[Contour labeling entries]
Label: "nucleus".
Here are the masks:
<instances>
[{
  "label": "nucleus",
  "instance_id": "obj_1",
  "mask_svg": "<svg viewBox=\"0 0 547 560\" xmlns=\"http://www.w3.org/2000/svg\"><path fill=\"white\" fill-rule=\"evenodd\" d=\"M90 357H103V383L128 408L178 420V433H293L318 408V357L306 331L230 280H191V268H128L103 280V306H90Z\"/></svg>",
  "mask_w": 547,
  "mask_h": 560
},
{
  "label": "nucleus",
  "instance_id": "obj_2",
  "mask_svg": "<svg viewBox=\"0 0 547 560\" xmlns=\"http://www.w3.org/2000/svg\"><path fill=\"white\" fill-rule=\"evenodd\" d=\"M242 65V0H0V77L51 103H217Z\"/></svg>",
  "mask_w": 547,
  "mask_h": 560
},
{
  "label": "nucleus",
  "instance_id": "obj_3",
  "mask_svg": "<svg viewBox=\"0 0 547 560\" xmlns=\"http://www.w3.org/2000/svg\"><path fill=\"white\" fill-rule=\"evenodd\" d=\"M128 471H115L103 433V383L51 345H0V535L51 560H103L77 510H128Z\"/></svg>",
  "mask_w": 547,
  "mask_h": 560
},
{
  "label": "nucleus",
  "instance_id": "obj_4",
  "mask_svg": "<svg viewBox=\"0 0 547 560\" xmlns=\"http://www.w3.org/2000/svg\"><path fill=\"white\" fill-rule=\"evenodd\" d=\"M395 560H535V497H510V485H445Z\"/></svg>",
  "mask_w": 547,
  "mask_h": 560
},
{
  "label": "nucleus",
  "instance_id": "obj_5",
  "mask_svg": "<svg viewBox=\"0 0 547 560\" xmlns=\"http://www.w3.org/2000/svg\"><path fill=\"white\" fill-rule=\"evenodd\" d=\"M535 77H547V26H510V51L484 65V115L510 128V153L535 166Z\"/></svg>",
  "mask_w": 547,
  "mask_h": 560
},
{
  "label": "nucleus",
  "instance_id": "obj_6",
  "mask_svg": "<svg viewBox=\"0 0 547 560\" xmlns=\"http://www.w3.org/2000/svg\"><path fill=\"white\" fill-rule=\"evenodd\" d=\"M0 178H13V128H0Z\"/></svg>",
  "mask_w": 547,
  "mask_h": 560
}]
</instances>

## EXERCISE TASK
Pick out each line of the records that contains the string "evenodd" and copy those lines in full.

## ANSWER
  "mask_svg": "<svg viewBox=\"0 0 547 560\" xmlns=\"http://www.w3.org/2000/svg\"><path fill=\"white\" fill-rule=\"evenodd\" d=\"M90 357H103V383L128 408L178 420V433H293L318 408V357L306 331L230 280H191V268H128L103 280V306H90Z\"/></svg>",
  "mask_svg": "<svg viewBox=\"0 0 547 560\" xmlns=\"http://www.w3.org/2000/svg\"><path fill=\"white\" fill-rule=\"evenodd\" d=\"M242 65V0H0V77L51 103H217Z\"/></svg>",
  "mask_svg": "<svg viewBox=\"0 0 547 560\" xmlns=\"http://www.w3.org/2000/svg\"><path fill=\"white\" fill-rule=\"evenodd\" d=\"M128 471H115L103 433V383L51 345H0V535L51 560H103L77 510H128Z\"/></svg>",
  "mask_svg": "<svg viewBox=\"0 0 547 560\" xmlns=\"http://www.w3.org/2000/svg\"><path fill=\"white\" fill-rule=\"evenodd\" d=\"M395 560H535V497H510V485H445Z\"/></svg>",
  "mask_svg": "<svg viewBox=\"0 0 547 560\" xmlns=\"http://www.w3.org/2000/svg\"><path fill=\"white\" fill-rule=\"evenodd\" d=\"M535 77H547V26H510V51L484 65V115L510 128V153L535 166Z\"/></svg>",
  "mask_svg": "<svg viewBox=\"0 0 547 560\" xmlns=\"http://www.w3.org/2000/svg\"><path fill=\"white\" fill-rule=\"evenodd\" d=\"M0 178H13V128H0Z\"/></svg>",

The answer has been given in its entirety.